LJUBLJANA, Slovenia — Stunned by the punishing force Yugoslavia's army has unleashed upon them, the people of Slovenia have been riding an emotional roller coaster for the past week.
They are buoyed by their relative success in the first fight to defend independence. But faced with the angry and heavily armed federal forces, many fear they will not long bask in the role of the mouse that roared.
The Slovenes cope by going about their business as best they can, sticking to the inherent industriousness that is part of their Austrian legacy and that has made their republic so prosperous.
Unsure what else they should be doing amid a world turned upside-down, the Slovenes go to school or work or shopping as if by rote, seemingly almost oblivious to the bedlam around them.
Here in this picturesque capital, with its skyline of vaulted church spires and baroque architecture, antiaircraft guns now bristle from the castle clock tower and quaint cobblestone streets are barricaded against attack. Fatigue-clad militiamen carry grenades and submachine guns.
Church bells ring to signal the approach of intimidating aircraft, as well as the usual toll every hour to tell the time.
Bells and air-raid sirens scattered Slovenes to basements and shelters Sunday, when authorities warned by radio that Yugoslav fighter jets had scrambled and appeared headed for Ljubljana.
The few pedestrians out in public after a tense night of waiting and worrying about what the federal army would do--it had threatened a major assault to subdue the rebellious republic--calmly ducked indoors until the all-clear sounded nearly two hours later.
Exploding rockets and gun battles on the city's perimeter since late last week have understandably made Ljubljana residents skittish.
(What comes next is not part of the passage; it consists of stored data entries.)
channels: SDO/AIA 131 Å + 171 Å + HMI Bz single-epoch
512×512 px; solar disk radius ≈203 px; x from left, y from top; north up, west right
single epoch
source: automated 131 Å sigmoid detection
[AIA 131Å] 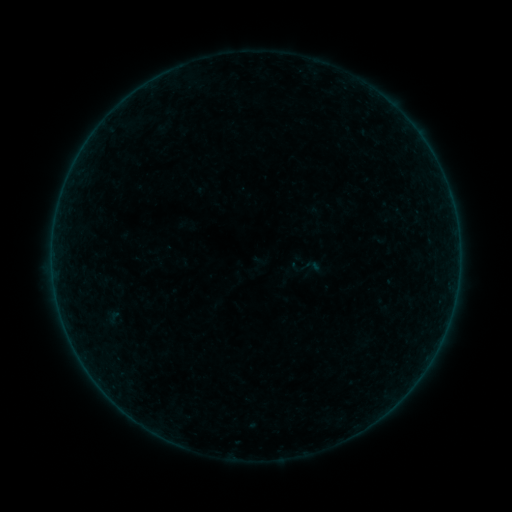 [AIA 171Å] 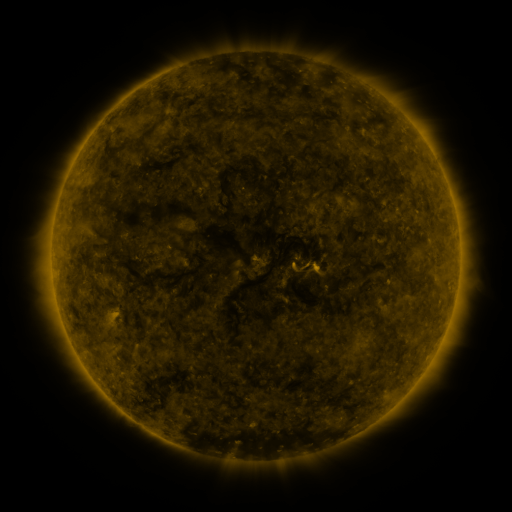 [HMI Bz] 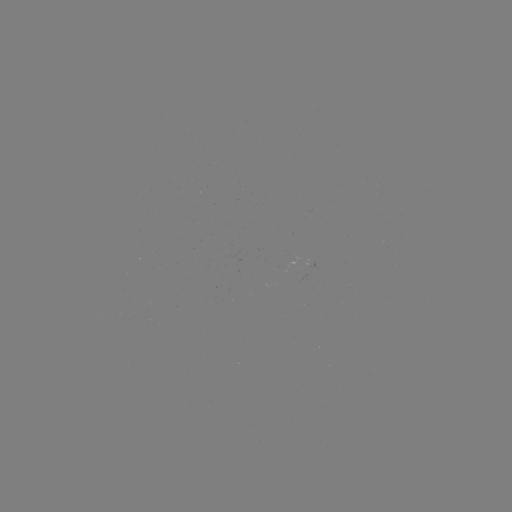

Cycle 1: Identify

Yet sometimes the crash is only thunder from what has become a routine of hot, muggy days that end in torrential rainstorms.
Virtually no one expected fighting in Slovenia, a serene and scenic republic that lays claim in its tourist and trade literature to being "the sunny side of the Alps."
The long-feared civil war was expected to rip through neighboring Croatia, maybe spreading to ethnically mixed Bosnia-Herzegovina, probably drawing in rebellious Kosovo Albanians in time.
Slovenia, a tiny enclave of towering mountains with an amiable population of 2 million, was thought to be immune to factional violence and safe from the wrath of the Serbian-led army.
Even now, despite the confusion of roadblocks and interrupted transport, shops and restaurants are usually open. Ice cream sales are booming in the sticky heat.
There are subtler changes of routine. No longer do couples cuddle along the Ljubljanica embankment, where weeping willows dangle in the gray-green water like spindly fingers.
The statue-lined bridges and walkways of the old quarter are bustling during rush hours, yet eerily empty after dark as Slovenes abandon their ritual after-dinner strolls.
Radios blare from every doorway and open window. Nearly everyone is tuned to Slovenian broadcasts to keep abreast of each nuance in the struggle to resist a forced alliance with the southern Yugoslav republics.
Key intersections and all approaches to Ljubljana are blocked with makeshift barricades--formed by city buses, dump trucks and snowplows--to prevent any military takeover of the republic's parliament or government center.
Fully loaded tractor-trailer rigs bearing Greek and Hungarian license plates have been abandoned by their drivers outside the roadblocks, inadvertently reinforcing the improvised defenses. But they impair city traffic in the process, afflicting Ljubljana's inner streets with gridlock.
Police officers in flak jackets and camouflage caps adorned with the new red-white-and-blue emblem of independent Slovenia direct vehicles around the impediments, calmly advising motorists how best to reach their destinations.
There is little panic even though most of the casualties in the fight to defend Slovenia have been civilians.
There is also little regret about the Slovenian government's declaration of sovereignty and even less hesitation about pressing on.
"We are united now because we are defending our own," said Srecko Javric, a 34-year-old auto mechanic manning a barricade on the road to Maribor.
"Sure, we're afraid," added a chambermaid discussing the latest news with two colleagues on a park bench. "We don't know what is going to happen next. We think Slovenia has right on its side and can win in the end, that we can retain our independence. We're peaceful people, but if they attack us we must fight back."
It has been a David-and-Goliath conflict so far, with the big Yugoslav military's image considerably dimmed. The outmanned and outgunned irregulars of Slovenia's ragtag forces have posted a moral victory by standing up to the federal attack and walking away with the lighter toll.